[WHAT IS REQUIRED]
What you return must be the exact lines of the material below, from the first through the one that has "A doctor in", with no pictures and, please, nothing else.

[PROVIDED RECORDS]
╔══
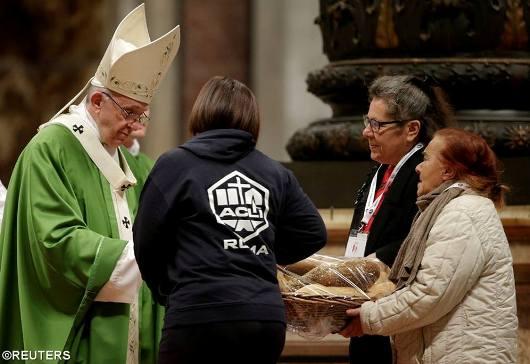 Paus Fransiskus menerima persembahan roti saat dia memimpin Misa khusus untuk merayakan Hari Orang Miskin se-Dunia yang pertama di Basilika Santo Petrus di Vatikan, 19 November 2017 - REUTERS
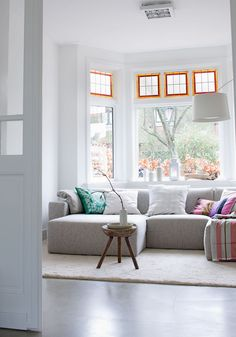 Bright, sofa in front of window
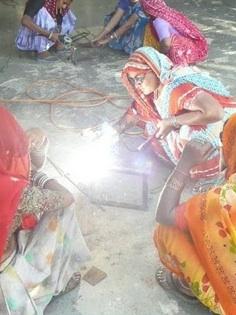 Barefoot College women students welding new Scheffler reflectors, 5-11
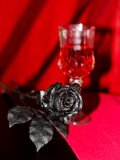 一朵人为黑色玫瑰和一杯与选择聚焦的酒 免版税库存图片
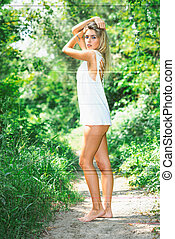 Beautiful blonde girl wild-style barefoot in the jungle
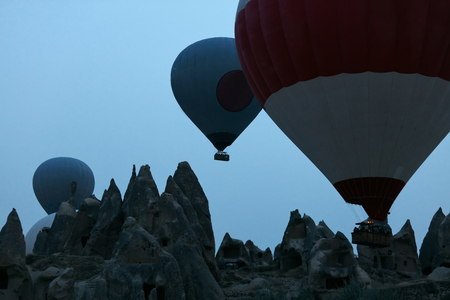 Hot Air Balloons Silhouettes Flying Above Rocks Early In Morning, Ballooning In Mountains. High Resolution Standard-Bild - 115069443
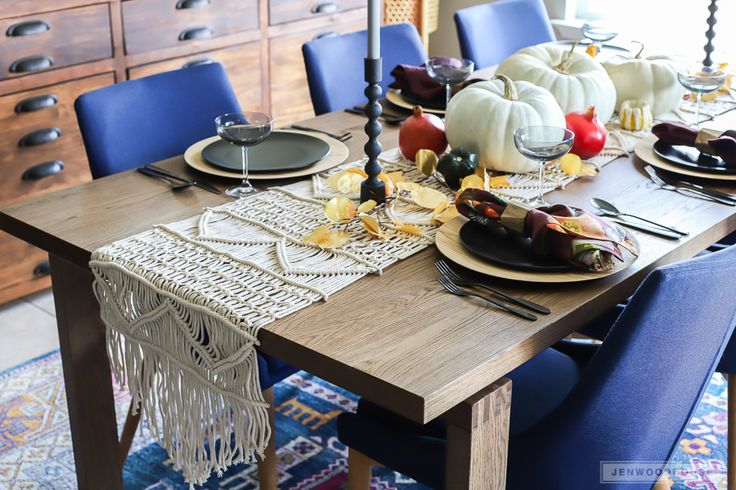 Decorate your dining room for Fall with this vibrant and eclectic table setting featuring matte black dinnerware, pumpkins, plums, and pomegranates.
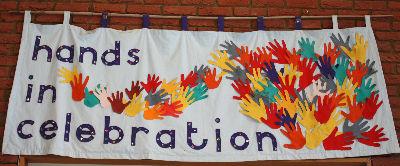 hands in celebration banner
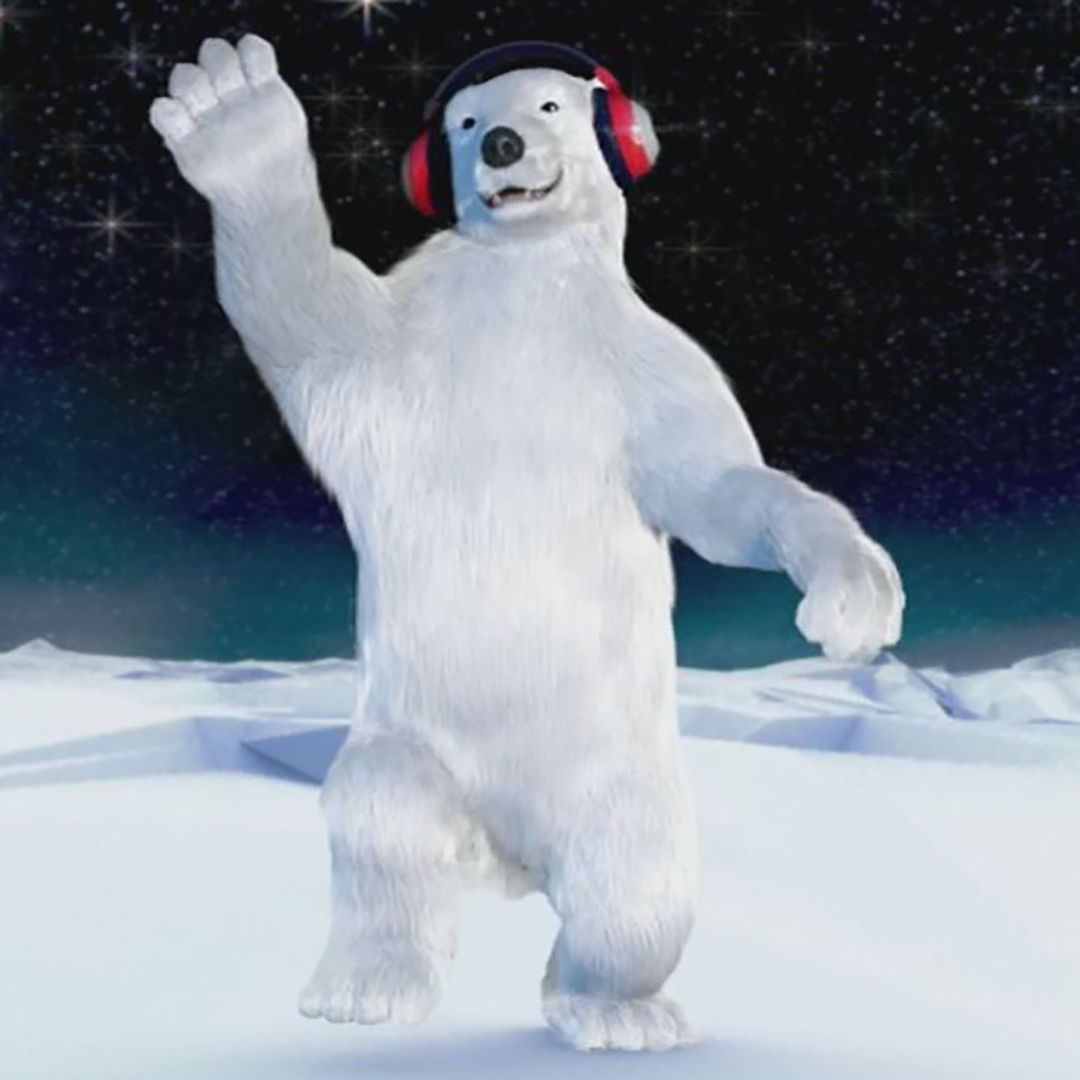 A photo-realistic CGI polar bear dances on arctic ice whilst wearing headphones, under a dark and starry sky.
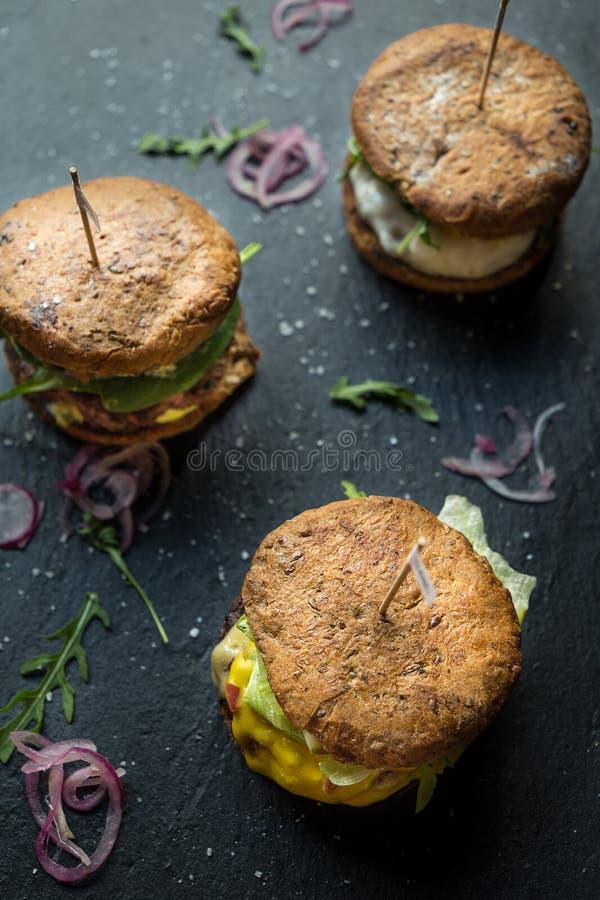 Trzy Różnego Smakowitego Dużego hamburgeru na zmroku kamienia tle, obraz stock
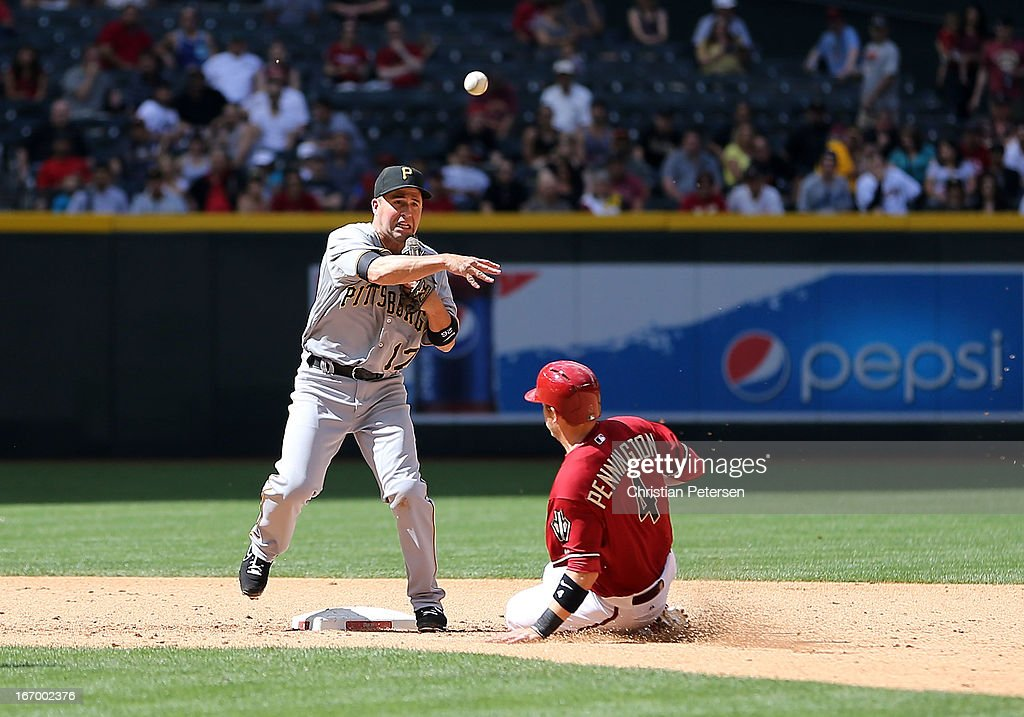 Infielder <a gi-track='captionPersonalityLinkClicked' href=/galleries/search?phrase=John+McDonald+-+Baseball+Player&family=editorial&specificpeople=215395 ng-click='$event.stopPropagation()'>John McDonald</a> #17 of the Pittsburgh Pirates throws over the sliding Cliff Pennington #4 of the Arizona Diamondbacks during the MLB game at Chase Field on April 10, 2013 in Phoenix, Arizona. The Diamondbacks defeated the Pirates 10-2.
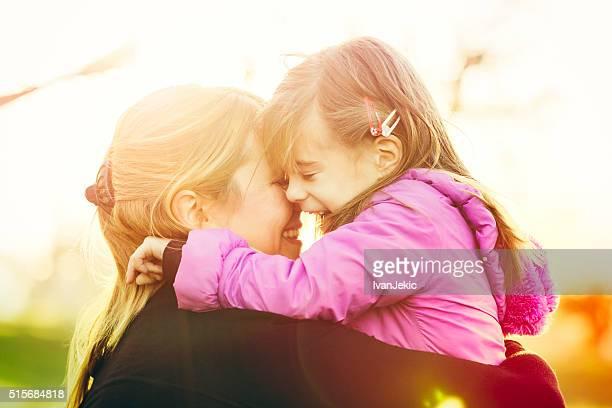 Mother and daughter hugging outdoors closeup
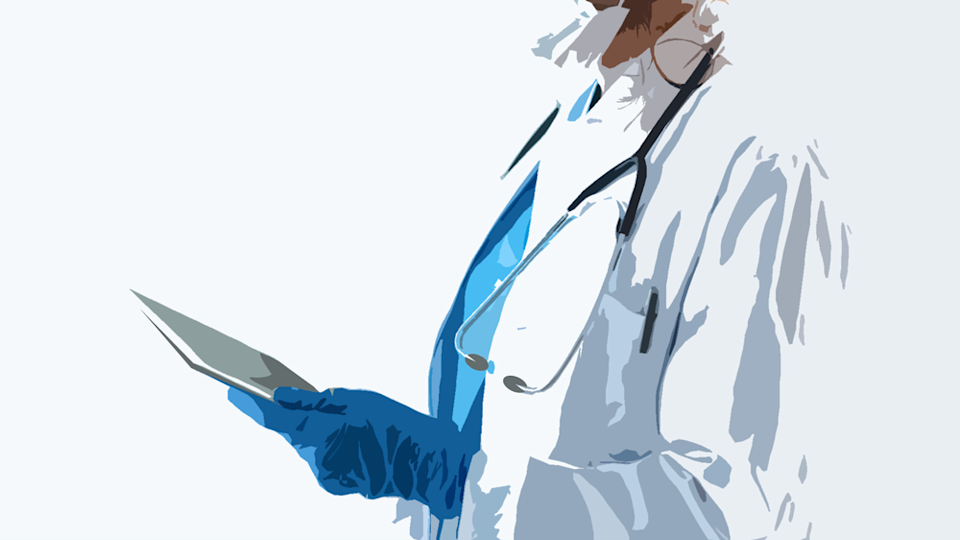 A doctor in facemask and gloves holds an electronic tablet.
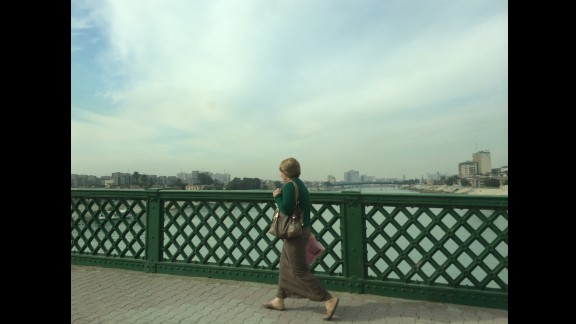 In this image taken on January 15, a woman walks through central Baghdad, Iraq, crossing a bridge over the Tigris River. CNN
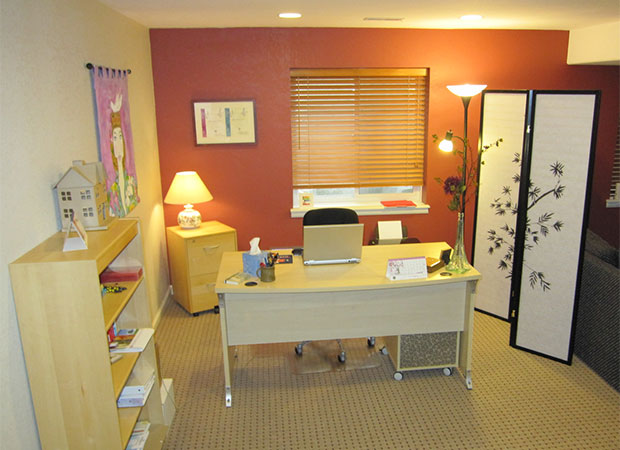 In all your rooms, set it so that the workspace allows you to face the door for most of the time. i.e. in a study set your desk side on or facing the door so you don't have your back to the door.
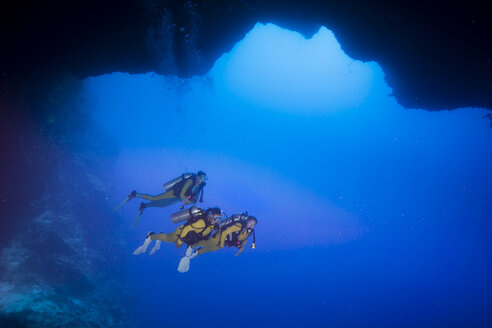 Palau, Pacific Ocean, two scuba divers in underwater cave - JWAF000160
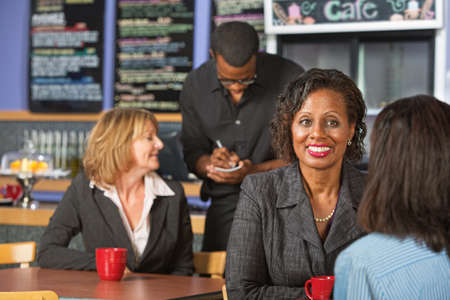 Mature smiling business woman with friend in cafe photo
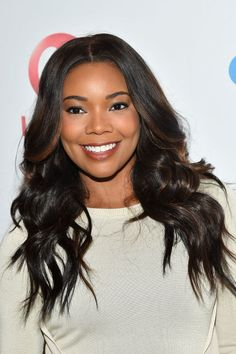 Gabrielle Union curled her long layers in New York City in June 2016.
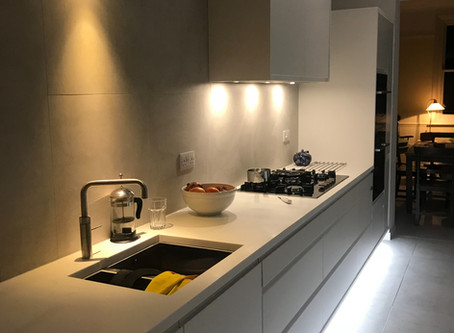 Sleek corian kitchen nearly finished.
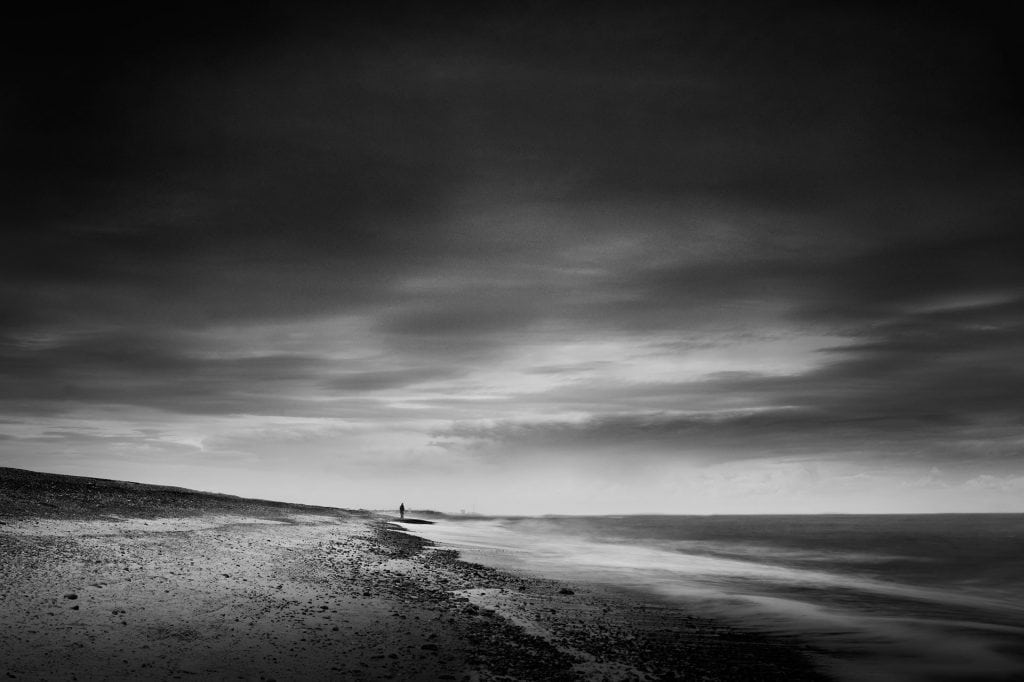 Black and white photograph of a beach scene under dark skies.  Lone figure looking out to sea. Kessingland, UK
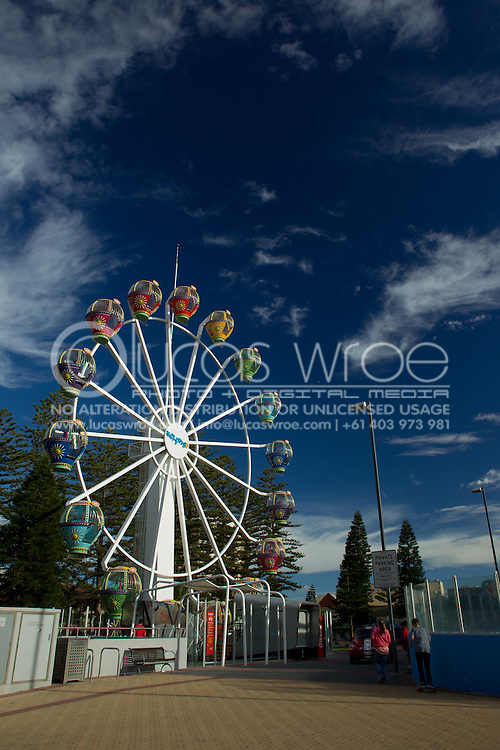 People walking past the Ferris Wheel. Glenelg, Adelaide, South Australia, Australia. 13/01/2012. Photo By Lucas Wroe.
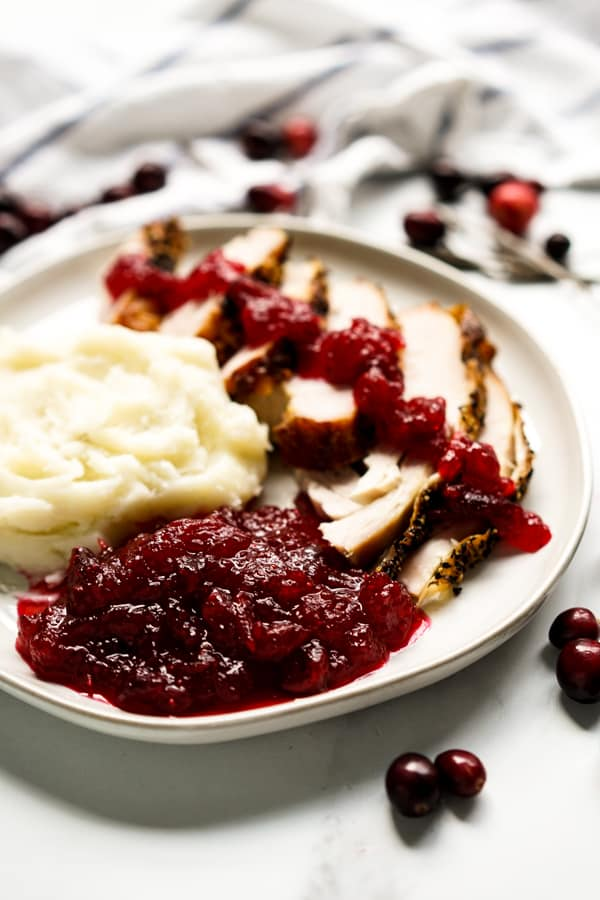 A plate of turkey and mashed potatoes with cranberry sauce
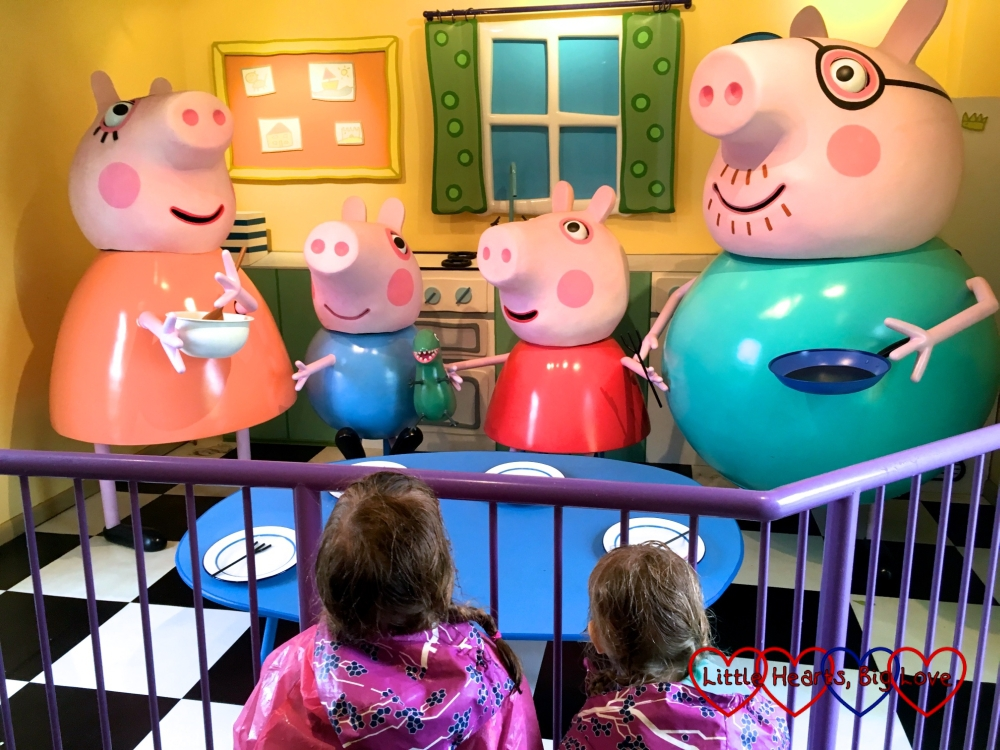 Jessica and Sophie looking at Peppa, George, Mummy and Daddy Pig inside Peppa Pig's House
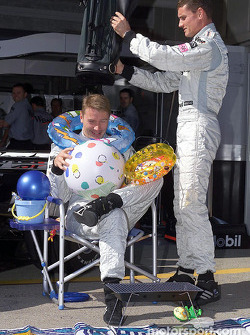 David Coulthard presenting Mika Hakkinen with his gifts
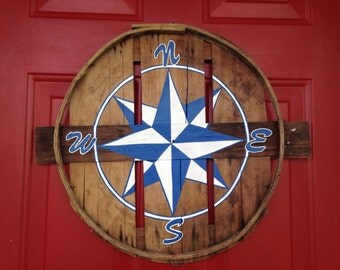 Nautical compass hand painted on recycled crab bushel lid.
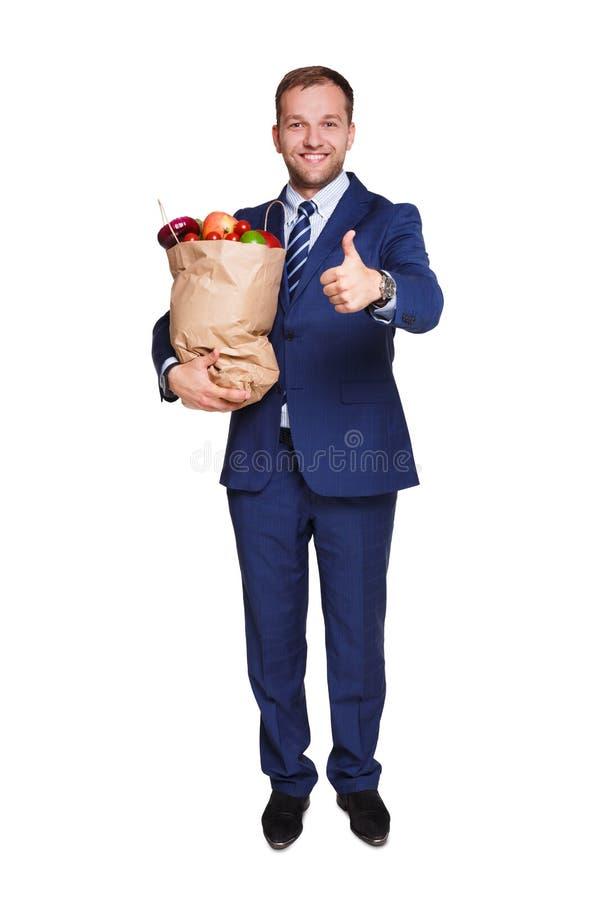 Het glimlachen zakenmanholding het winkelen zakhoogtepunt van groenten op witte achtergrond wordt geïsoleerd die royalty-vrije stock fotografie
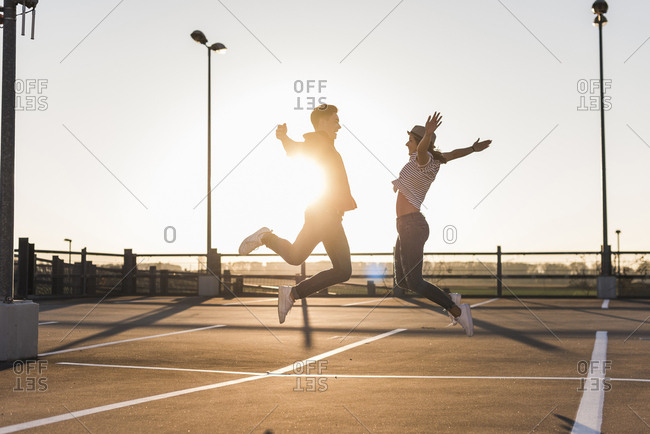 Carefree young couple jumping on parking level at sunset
╚══
[RESULT FOR THIS TASK]
 Paus Fransiskus menerima persembahan roti saat dia memimpin Misa khusus untuk merayakan Hari Orang Miskin se-Dunia yang pertama di Basilika Santo Petrus di Vatikan, 19 November 2017 - REUTERS
 Bright, sofa in front of window
 Barefoot College women students welding new Scheffler reflectors, 5-11
 一朵人为黑色玫瑰和一杯与选择聚焦的酒 免版税库存图片
 Beautiful blonde girl wild-style barefoot in the jungle
 Hot Air Balloons Silhouettes Flying Above Rocks Early In Morning, Ballooning In Mountains. High Resolution Standard-Bild - 115069443
 Decorate your dining room for Fall with this vibrant and eclectic table setting featuring matte black dinnerware, pumpkins, plums, and pomegranates.
 hands in celebration banner
 A photo-realistic CGI polar bear dances on arctic ice whilst wearing headphones, under a dark and starry sky.
 Trzy Różnego Smakowitego Dużego hamburgeru na zmroku kamienia tle, obraz stock
 Infielder <a gi-track='captionPersonalityLinkClicked' href=/galleries/search?phrase=John+McDonald+-+Baseball+Player&family=editorial&specificpeople=215395 ng-click='$event.stopPropagation()'>John McDonald</a> #17 of the Pittsburgh Pirates throws over the sliding Cliff Pennington #4 of the Arizona Diamondbacks during the MLB game at Chase Field on April 10, 2013 in Phoenix, Arizona. The Diamondbacks defeated the Pirates 10-2.
 Mother and daughter hugging outdoors closeup
 A doctor in facemask and gloves holds an electronic tablet.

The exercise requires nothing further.